→ **Jobs**:
a – Answer these questions from the Boost.DeVector thread, one per line, with each answer marked the same way:
(i) According to the first reply, what does the standard specify for deque?
(ii) What would the proposed reserve(x,y) function do?
(iii) What typical deque implementation is attributed to Josuttis?
b – Continue the Boost.DeVector thread from where it stops.

→ **Page**:
┄┄┄┄┄┄┄┄┄┄┄┄┄┄┄┄┄┄┄┄

[GSOC] Regarding the project Boost.DeVector

Hi, I am interested in doing the Boost.DeVector project for GSOC 2009. I had certain queries regarding this project: 1. Does the standard specify any sort of implementation for deque, or does it only specify the requirements and interface? I ask this because if we assume a dynamic array implementation which grows on both the sides, implementing 'reserve', and specifying the size of the chunk should be a trivial task. 2. What are the examples of the low-level operations for which this container is over-encapsulated? Regards Satyam

Hi Satyam, 1. Does the standard specify any sort of implementation for deque, or
does it only specify the requirements and interface? I ask this because if we assume a dynamic array implementation which grows on both the sides, implementing 'reserve', and specifying the size of the chunk should be a trivial task.
No, the standard only specifies requirements and interfaces, and I do not think you will be able to extend std::deque to implement the desired functionality using free function templates alone. My impression is that this project involves some re-design of the interface, though it should respect the standard container and sequence container requirements, and presumably should be as close as feasible to the interface of std::deque and std::vector (part of the "bringing the best of them both together" thing). You probably do not need to "assume a dynamic array implementation which grows on both the sides" since you are going to implement the container, thus you can choose whatever implementation you want so long as you can appropriately specify the interface and requirements. Regards, Eugene Wee P.S.: I have never tried implementing a deque myself, but I recall Josuttis saying that a deque is typically implemented as a list of blocks with the first and last blocks growing in opposite directions.

Hi Eugene,
You probably do not need to "assume a dynamic array implementation which grows on both the sides" since you are going to implement the container, thus you can choose whatever implementation you want so long as you can appropriately specify the interface and requirements.
Thanks for clarifying that. Since we can use any implementation for this, (which satisfies the requirements and an appropriate interface of course), I suggest using a dynamic array which grows on both sides. With this implementation, we could easily provide a function like reserve(x,y) which reserves x units of memory in the front and y units at the back. I would like to request your and other boost developers/users feedback on this approach. Also, with a list of blocks approach, wouldn't it be rather difficult to provide amortized O(1) random access? Regards Satyam

Hi Satyam, Thanks for clarifying that. Since we can use any implementation for
this, (which satisfies the requirements and an appropriate interface of course), I suggest using a dynamic array which grows on both sides.

┄┄┄┄┄┄┄┄┄┄┄┄┄┄┄┄┄┄┄┄

→ **Stored records**:
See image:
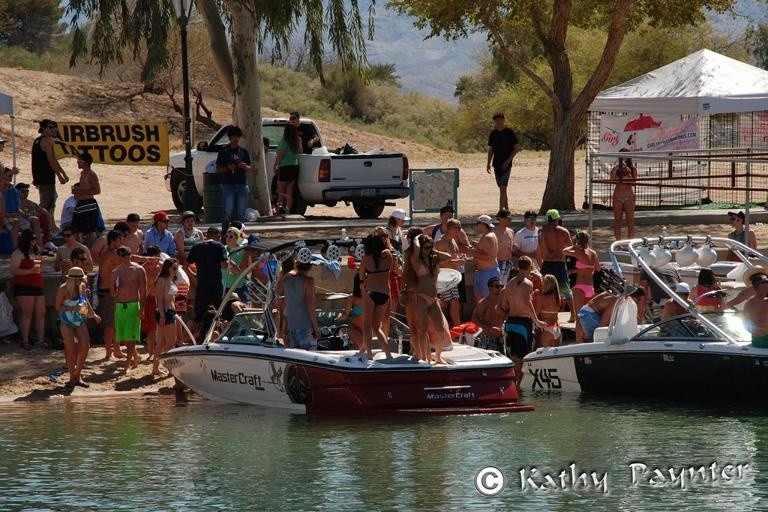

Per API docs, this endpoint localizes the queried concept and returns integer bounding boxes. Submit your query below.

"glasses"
[48,125,56,129]
[172,267,178,270]
[528,217,535,220]
[77,258,87,261]
[491,284,505,288]
[63,234,71,238]
[22,190,29,192]
[118,252,131,256]
[423,244,434,250]
[290,116,297,120]
[32,237,37,240]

┄┄┄┄┄┄┄┄┄┄┄┄┄┄┄┄┄┄┄┄

→ **Responses in order**:
a –
(i) Only requirements and interfaces.
(ii) It would reserve x units of memory at the front and y units at the back.
(iii) A list of blocks, with the first and last blocks growing in opposite directions.

b –
As in you allocate one contiguous block, and start using it from the middle? The problem would be that you lose the property that pointers/iterators/references are not invalidated if the container only grows at the ends, since you may need to perform re-allocation after the beginning or end of the single contiguous block is reached. Also, with a list of blocks approach, wouldn't it be rather difficult
to provide amortized O(1) random access?
The list of blocks could be a vector of pointers, as described in the "Segmented Iterators and Hierarchical Algorithms" article that the ideas page links to. Regards, Eugene Wee

On Sunday 22 March 2009 13:37:03 Satyam Shekhar wrote:
1. Does the standard specify any sort of implementation for deque, or does it only specify the requirements and interface?
You might be interested in (a draft for the) standard itself http://www.open-std.org/jtc1/sc22/wg21/docs/papers/2008/n2800.pdf The link is from wikipedia's entry for C+0xx. -- Kind regards, Esben

Hi Satyam, Satyam Shekhar skrev:
Hi,
2. What are the examples of the low-level operations for which this container is over-encapsulated?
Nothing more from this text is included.